Richtlijn

Overkappingsprothese op implantaten in de edentate onderkaak (2018)

Introductie

De aanbevelingen op een rijtje

De richtlijn is onderverdeeld in de volgende hoofdstukken:

  1. Inleiding
  2. Wie komen er in aanmerking voor implantaten in de edentate onderkaak?
  3. Hoeveel implantaten?
  4. Welke mesostructuur?

Er zijn 12 aanbevelingen geformuleerd:

Aanbeveling 1. Een overkappingsprothese op implantaten wordt aanbevolen bij patiënten die al lang edentaat zijn en kampen met functieklachten vanwege retentie- en stabiliteitsproblematiek, terwijl van technische optimalisatie van de huidige prothese geen afdoende effect mag worden verwacht.

Aanbeveling 2. Een overkappingsprothese op implantaten kan worden overwogen bij patiënten die nog maar kort edentaat zijn en die kampen met functieklachten zoals beschreven onder aanbeveling I.

Aanbeveling 3. Een overkappingsprothese op implantaten kan eveneens worden overwogen bij patiënten met een gezonde dentitie in de bovenkaak en met functieklachten van de onderprothese zoals beschreven onder aanbeveling I.

Aanbeveling 4. Een overkappingsprothese op implantaten kan tevens worden overwogen bij patiënten met functieklachten aan de ondergebitsprothese in combinatie met een extreme klasse II of III kaakrelatie, een dun kwetsbaar slijmvlies of pijn door druk en frictie van de prothese.

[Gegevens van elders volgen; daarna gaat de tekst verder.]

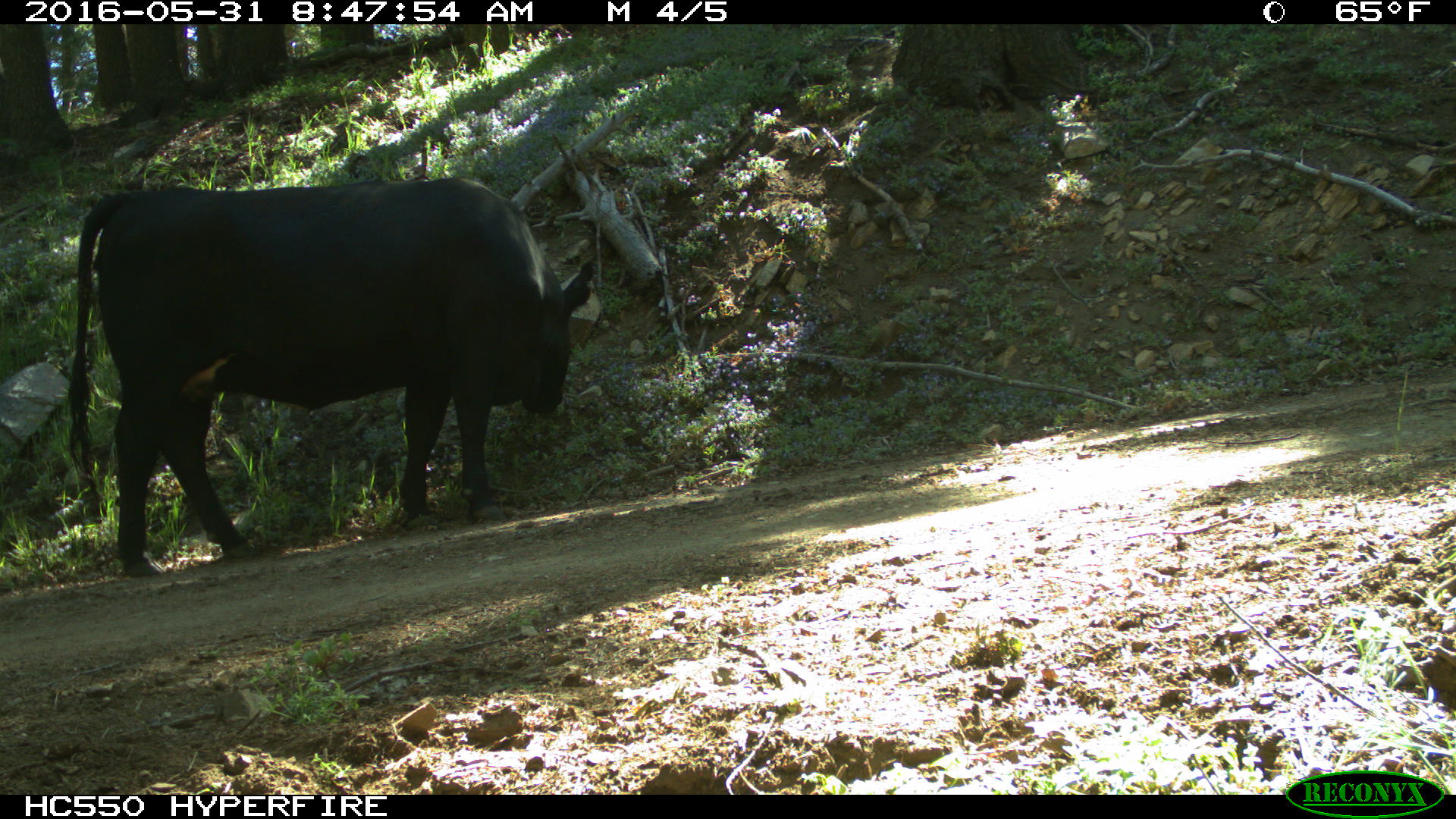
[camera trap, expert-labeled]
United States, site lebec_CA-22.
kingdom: Animalia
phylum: Chordata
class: Mammalia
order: Artiodactyla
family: Bovidae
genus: Bos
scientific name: Bos taurus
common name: domestic cow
Bos taurus (domestic cow).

Aanbeveling 5. Een nieuwe conventionele prothese heeft de voorkeur bij edentate patiënten zonder functieklachten maar met een indicatie voor een nieuwe prothese.

Aanbeveling 6. De plaatsing van twee implantaten wordt aanbevolen bij volledig edentate patiënten met een indicatie voor een overkappingsprothese.

Aanbeveling 7. Meer dan twee implantaten kan worden aanbevolen bij patiënten met een afwijkende uitgangssituatie, zoals extreme resorptie (< 10 mm), een (partieel) dentate bovenkaak en/of een extreme klasse II of III kaakrelatie.

Aanbeveling 8. Meer dan twee implantaten kan eveneens worden aanbevolen bij patiënten met klachten anders dan retentieproblematiek, zoals een dun kwetsbaar slijmvlies of pijn door druk en frictie van de prothese. De prothese kan dan implantaatgedragen worden uitgevoerd. Dit zo mogelijk gecombineerd met een verkorte ondertandboog en selectief ontlasten of reduceren van de prothesebasis.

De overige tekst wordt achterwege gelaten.